Introduction: Despite more accurate low-density lipoprotein cholesterol (LDL-C) estimates by the Martin (mLDL-C) method, most laboratories still use the Friedewald (fLDL-C) equation. Low non-high density lipoprotein (non-HDL-C) and high triglycerides (TG) drive inaccuracy in LDL-C estimation. We compared a strategy of identifying errors in fLDL-C using non-HDL-C/TG ratios with subsequent reflex direct LDL-C testing to a strategy of using mLDL-C. Methods: We included 4,939,542 individuals (2/3 derivation, 1/3 validation dataset) with TG <400 mg/dL with lipid profiles directly measured via Vertical Auto Profile from the Very Large Database of Lipids. We compared directly measured LDL-C with estimated fLDL-C and mLDL-C. The direct LDL-C assay has an allowable error of 12% which was used as the threshold for accuracy assessment. LDL-C estimates above and below non-HDL-C/TG cutpoints (range 0-2.0) were evaluated for accuracy from the derivation dataset and the 4 best performing ratios were tested in the validation set. Individuals with non-HDL-C/TG ratios below the cutpoints were assumed to require direct LDL-C measurement.
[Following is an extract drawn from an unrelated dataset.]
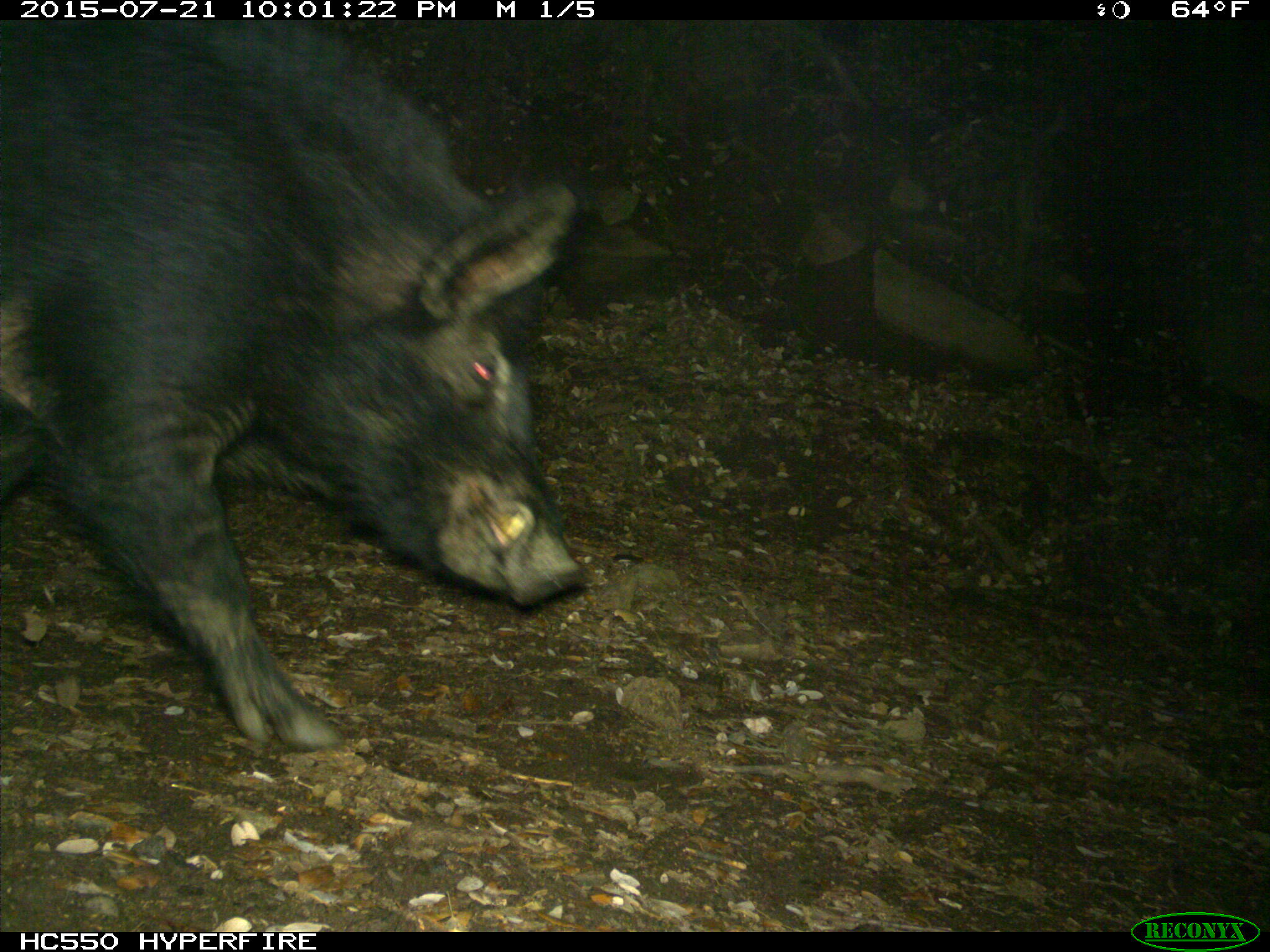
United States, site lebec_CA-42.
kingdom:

Medicare costs ($17 lipid panel; $12 direct LDL-C) were used to estimate added costs of direct LDL-C measurement. Results: Nearly 8% of fLDL-C results deviated >12% from direct LDL-C compared with only 2.5% of mLDL-C results in the entire population. Non-HDL-C/TG ratios of 0.6-0.9 performed best in the derivation dataset. In the validation dataset, a non-HDL-C/TG ratio of 0.7 had the highest area under the curve for identifying >12% error in fLDL-C estimates (Table). At this ratio, 14.5% of fLDL-C samples would need direct LDL-C measurement at an increase in costs of lipid testing by 10%. Conclusions: Use of non-HDL-C/TG ratio <0.7 as screening for direct LDL-C measurement can improve the accuracy of LDL-C estimates in labs using the Friedewald equation. However, such an approach is significantly costlier than using mLDL-C.